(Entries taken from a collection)
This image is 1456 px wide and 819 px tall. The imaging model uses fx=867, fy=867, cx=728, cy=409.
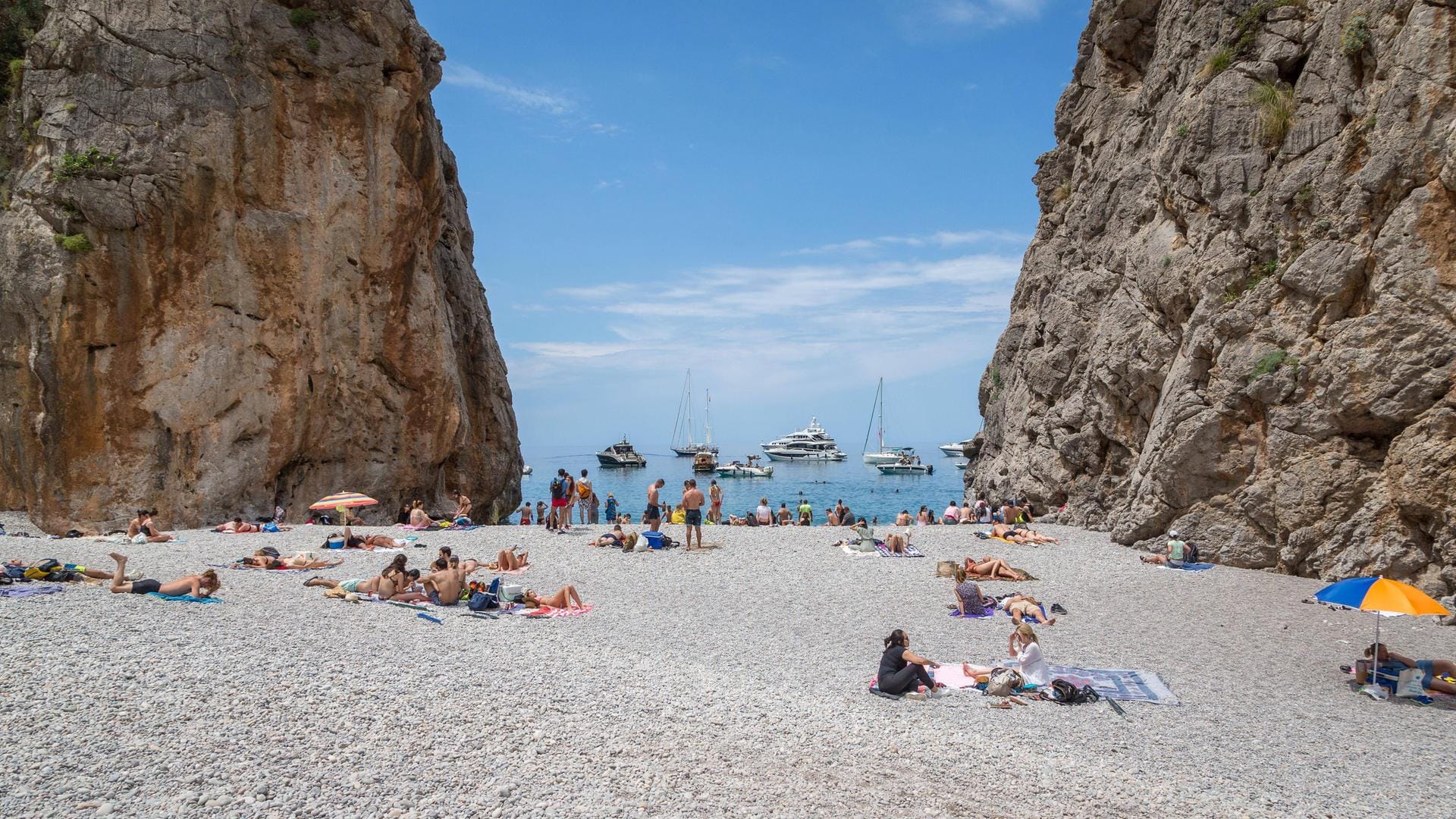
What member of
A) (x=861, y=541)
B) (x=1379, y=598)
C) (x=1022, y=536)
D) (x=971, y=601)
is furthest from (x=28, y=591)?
(x=1022, y=536)

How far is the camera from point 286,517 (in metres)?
26.1

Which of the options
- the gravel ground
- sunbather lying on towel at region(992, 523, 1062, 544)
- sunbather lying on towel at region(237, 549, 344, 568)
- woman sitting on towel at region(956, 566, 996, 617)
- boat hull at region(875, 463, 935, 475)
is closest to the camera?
the gravel ground

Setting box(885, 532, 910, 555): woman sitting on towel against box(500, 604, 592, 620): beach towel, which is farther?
box(885, 532, 910, 555): woman sitting on towel

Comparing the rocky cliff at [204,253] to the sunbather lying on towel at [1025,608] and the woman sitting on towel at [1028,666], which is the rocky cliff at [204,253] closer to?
the sunbather lying on towel at [1025,608]

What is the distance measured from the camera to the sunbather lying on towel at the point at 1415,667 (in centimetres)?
1044

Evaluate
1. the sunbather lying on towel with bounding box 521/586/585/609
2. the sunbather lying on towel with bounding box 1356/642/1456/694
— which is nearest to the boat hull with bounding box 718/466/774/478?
the sunbather lying on towel with bounding box 521/586/585/609

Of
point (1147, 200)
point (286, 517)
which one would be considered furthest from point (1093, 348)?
point (286, 517)

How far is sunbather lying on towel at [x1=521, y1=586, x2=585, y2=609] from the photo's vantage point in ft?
46.2

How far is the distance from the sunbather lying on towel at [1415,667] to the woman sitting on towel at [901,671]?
545 cm

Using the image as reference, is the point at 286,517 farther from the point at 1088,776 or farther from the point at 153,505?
the point at 1088,776

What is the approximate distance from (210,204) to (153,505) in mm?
8490

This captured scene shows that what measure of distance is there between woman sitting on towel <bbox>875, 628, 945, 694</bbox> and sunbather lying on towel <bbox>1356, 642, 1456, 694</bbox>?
5.45m

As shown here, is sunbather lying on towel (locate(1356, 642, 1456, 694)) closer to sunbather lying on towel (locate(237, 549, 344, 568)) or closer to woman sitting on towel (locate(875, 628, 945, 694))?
woman sitting on towel (locate(875, 628, 945, 694))

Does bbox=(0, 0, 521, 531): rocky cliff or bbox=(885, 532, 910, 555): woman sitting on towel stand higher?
bbox=(0, 0, 521, 531): rocky cliff
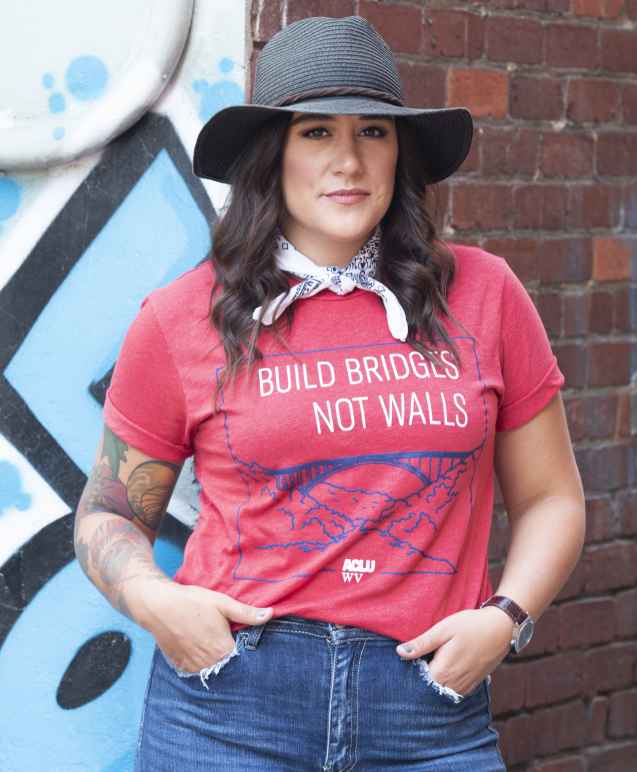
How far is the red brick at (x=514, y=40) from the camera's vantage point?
3.08 metres

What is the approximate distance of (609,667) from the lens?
11.4ft

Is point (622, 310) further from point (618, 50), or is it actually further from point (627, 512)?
point (618, 50)

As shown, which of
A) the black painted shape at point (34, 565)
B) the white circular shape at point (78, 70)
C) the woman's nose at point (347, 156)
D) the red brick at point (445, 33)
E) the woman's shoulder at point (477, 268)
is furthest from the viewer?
the red brick at point (445, 33)

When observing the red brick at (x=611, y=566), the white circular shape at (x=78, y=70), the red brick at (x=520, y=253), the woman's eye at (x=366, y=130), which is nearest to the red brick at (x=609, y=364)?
the red brick at (x=520, y=253)

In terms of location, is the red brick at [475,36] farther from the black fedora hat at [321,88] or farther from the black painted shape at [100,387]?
the black painted shape at [100,387]

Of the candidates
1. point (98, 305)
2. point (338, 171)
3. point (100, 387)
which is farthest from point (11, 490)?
point (338, 171)

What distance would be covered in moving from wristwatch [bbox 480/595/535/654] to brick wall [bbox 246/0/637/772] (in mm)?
979

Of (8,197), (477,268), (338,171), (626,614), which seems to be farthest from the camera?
(626,614)

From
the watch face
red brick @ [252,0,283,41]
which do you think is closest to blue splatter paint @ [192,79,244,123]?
red brick @ [252,0,283,41]

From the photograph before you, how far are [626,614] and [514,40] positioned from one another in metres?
1.62

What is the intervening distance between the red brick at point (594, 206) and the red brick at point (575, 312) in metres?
0.19

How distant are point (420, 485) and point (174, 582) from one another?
48 centimetres

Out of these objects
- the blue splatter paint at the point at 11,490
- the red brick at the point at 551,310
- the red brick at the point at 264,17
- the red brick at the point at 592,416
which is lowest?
the red brick at the point at 592,416

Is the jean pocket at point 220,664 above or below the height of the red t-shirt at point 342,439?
below
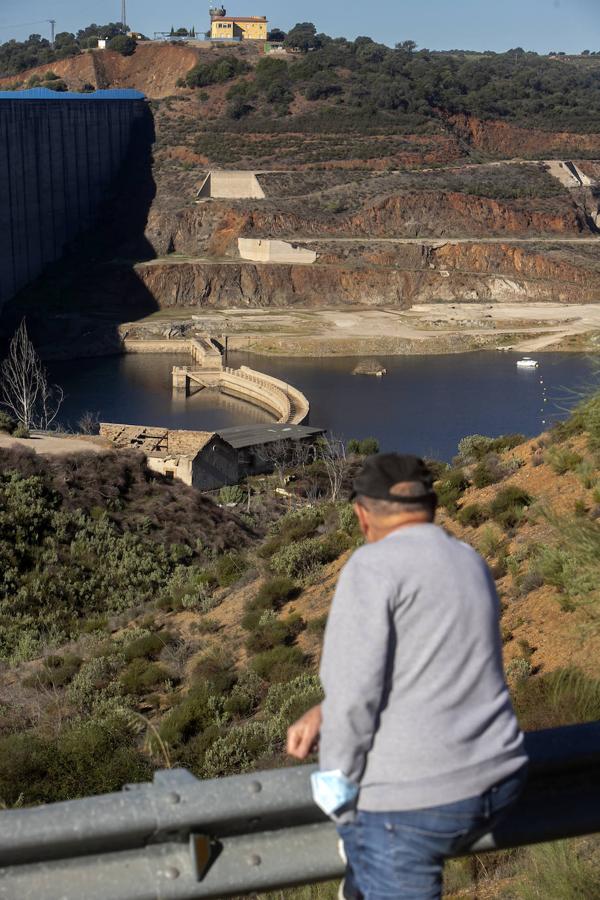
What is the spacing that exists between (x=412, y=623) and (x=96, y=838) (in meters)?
0.90

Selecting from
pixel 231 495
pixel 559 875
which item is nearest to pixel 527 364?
pixel 231 495

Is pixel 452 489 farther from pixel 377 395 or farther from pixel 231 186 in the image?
pixel 231 186

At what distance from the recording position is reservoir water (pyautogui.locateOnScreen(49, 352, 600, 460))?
5259cm

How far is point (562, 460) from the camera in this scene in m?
12.1

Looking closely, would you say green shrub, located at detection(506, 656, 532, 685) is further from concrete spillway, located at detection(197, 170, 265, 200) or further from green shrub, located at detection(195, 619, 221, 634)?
concrete spillway, located at detection(197, 170, 265, 200)

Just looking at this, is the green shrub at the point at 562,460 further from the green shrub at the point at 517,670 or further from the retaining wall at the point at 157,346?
the retaining wall at the point at 157,346

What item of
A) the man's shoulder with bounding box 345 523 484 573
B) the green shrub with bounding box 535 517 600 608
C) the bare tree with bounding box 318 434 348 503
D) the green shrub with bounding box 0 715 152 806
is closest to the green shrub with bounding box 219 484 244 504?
the bare tree with bounding box 318 434 348 503

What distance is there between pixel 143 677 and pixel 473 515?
3928mm

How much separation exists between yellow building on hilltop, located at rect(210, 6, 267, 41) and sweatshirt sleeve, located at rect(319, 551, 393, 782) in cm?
13215

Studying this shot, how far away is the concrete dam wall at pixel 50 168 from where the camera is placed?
3088 inches

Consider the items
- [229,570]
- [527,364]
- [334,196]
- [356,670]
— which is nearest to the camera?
[356,670]

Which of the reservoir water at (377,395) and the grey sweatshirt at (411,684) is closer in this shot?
the grey sweatshirt at (411,684)

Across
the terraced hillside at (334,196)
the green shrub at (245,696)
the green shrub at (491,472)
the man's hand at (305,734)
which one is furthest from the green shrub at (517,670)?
the terraced hillside at (334,196)

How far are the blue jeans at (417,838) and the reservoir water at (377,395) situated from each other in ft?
140
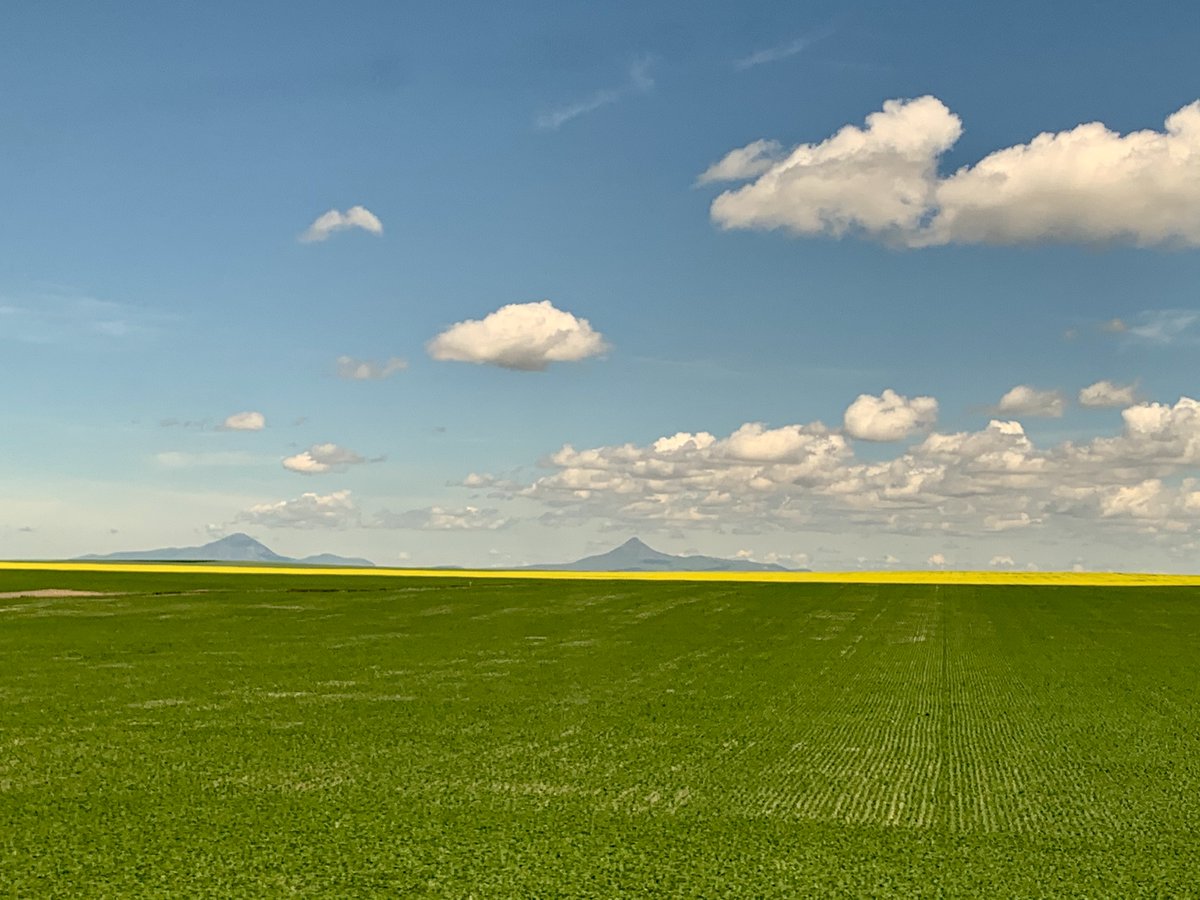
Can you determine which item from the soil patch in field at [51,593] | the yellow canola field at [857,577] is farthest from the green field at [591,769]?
the yellow canola field at [857,577]

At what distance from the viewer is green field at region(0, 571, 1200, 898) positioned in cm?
759

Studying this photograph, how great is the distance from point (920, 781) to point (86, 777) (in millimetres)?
9270

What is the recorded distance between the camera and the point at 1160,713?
15578 mm

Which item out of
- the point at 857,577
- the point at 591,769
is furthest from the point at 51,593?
the point at 857,577

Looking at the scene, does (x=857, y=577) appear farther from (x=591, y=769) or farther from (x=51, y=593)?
(x=591, y=769)

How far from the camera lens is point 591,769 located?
10930mm

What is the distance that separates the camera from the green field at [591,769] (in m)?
7.59

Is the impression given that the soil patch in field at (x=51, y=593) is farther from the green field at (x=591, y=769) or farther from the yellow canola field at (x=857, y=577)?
the yellow canola field at (x=857, y=577)

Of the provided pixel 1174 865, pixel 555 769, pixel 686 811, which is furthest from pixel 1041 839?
pixel 555 769

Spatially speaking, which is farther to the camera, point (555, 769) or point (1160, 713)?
point (1160, 713)

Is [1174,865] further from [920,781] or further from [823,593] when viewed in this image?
[823,593]

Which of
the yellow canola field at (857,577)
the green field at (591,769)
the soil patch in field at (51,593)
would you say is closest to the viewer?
the green field at (591,769)

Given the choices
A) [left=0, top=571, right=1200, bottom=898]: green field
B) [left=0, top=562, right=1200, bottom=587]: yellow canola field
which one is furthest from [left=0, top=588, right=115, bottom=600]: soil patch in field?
[left=0, top=562, right=1200, bottom=587]: yellow canola field

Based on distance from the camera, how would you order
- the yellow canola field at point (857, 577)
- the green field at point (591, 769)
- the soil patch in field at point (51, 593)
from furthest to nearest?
the yellow canola field at point (857, 577), the soil patch in field at point (51, 593), the green field at point (591, 769)
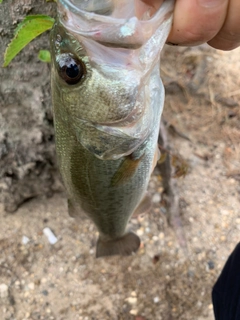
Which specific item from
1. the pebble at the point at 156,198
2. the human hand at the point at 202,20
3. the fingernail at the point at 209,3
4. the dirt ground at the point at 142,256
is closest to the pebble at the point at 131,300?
the dirt ground at the point at 142,256

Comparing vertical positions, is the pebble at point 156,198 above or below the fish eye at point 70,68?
below

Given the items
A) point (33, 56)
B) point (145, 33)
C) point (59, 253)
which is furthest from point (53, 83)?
point (59, 253)

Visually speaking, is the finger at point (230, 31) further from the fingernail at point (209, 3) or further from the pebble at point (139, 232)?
the pebble at point (139, 232)

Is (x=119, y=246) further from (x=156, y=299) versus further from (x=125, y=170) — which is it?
(x=125, y=170)

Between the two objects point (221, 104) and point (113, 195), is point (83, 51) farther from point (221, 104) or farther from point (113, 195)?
point (221, 104)

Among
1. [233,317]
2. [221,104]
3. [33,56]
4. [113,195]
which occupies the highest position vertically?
[33,56]

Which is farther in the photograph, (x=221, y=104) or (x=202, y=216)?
(x=221, y=104)

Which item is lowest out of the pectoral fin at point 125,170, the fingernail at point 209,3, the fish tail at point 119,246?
the fish tail at point 119,246
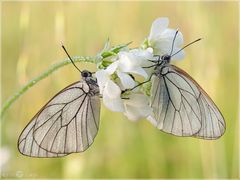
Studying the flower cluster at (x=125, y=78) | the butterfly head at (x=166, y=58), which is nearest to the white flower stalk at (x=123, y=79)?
the flower cluster at (x=125, y=78)

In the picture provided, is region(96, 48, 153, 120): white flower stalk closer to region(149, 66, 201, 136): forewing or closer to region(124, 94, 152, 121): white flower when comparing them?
region(124, 94, 152, 121): white flower

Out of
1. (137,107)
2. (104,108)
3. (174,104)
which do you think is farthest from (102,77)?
(104,108)

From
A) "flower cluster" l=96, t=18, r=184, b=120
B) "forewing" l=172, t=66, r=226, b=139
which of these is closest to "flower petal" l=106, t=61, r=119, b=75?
"flower cluster" l=96, t=18, r=184, b=120

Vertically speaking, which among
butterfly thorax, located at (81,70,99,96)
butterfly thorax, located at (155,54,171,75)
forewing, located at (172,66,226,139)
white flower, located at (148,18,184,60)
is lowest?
forewing, located at (172,66,226,139)

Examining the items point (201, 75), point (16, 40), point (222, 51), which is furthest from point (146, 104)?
point (16, 40)

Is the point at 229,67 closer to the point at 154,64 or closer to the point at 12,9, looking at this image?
the point at 12,9

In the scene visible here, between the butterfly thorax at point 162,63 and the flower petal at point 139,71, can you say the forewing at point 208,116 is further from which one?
the flower petal at point 139,71
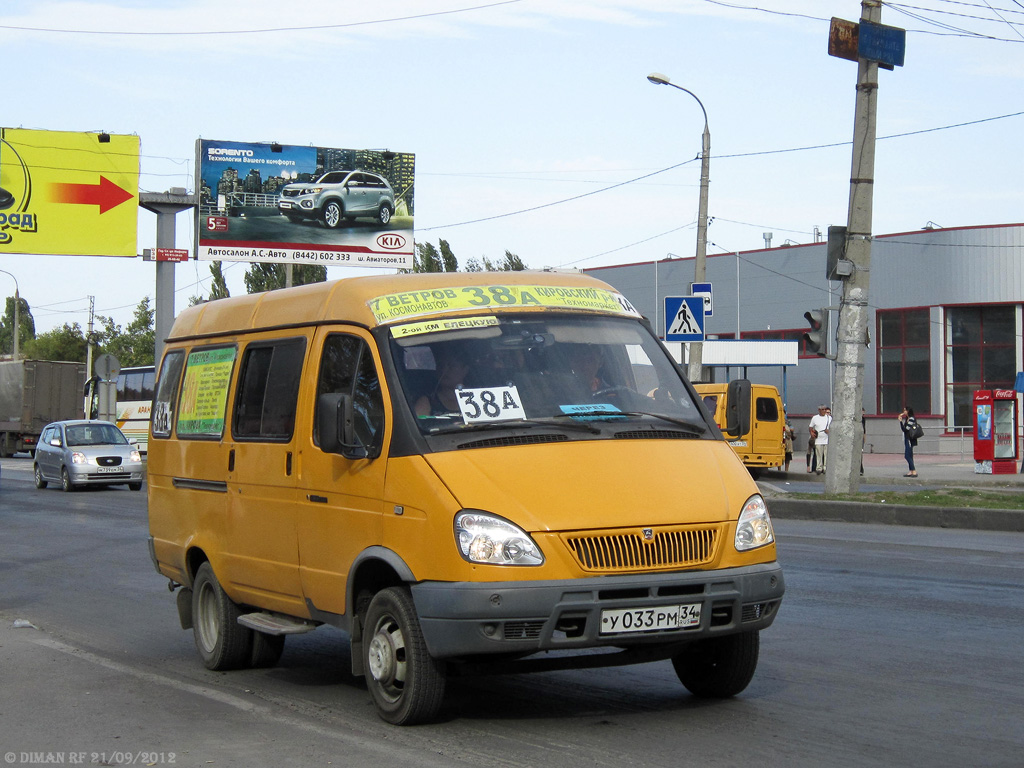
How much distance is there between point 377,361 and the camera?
6266mm

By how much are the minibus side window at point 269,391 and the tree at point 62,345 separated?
9246 cm

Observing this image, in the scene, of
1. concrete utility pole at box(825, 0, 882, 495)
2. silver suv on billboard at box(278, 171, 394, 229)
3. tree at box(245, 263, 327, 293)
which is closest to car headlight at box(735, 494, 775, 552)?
concrete utility pole at box(825, 0, 882, 495)

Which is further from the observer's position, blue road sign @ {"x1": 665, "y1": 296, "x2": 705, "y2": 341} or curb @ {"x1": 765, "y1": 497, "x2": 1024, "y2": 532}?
blue road sign @ {"x1": 665, "y1": 296, "x2": 705, "y2": 341}

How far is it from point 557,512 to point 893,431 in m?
40.8

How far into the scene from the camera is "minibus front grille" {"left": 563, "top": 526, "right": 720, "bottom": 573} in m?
5.44

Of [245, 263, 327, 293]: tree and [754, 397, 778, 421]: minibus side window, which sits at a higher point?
[245, 263, 327, 293]: tree

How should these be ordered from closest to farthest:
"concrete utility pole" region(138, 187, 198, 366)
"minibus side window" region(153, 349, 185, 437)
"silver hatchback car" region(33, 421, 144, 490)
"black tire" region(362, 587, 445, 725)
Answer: "black tire" region(362, 587, 445, 725) < "minibus side window" region(153, 349, 185, 437) < "silver hatchback car" region(33, 421, 144, 490) < "concrete utility pole" region(138, 187, 198, 366)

Work to complete:
Copy everything from the line containing "Based on distance" down to the line containing "the yellow canola field at point (857, 577), the", both included, exactly as they appear in the rows.

The completed task:
Based on distance from the camera, how would you order
- the yellow canola field at point (857, 577)
- the green field at point (591, 769)
- the soil patch in field at point (51, 593)
from furthest to nearest?
the yellow canola field at point (857, 577), the soil patch in field at point (51, 593), the green field at point (591, 769)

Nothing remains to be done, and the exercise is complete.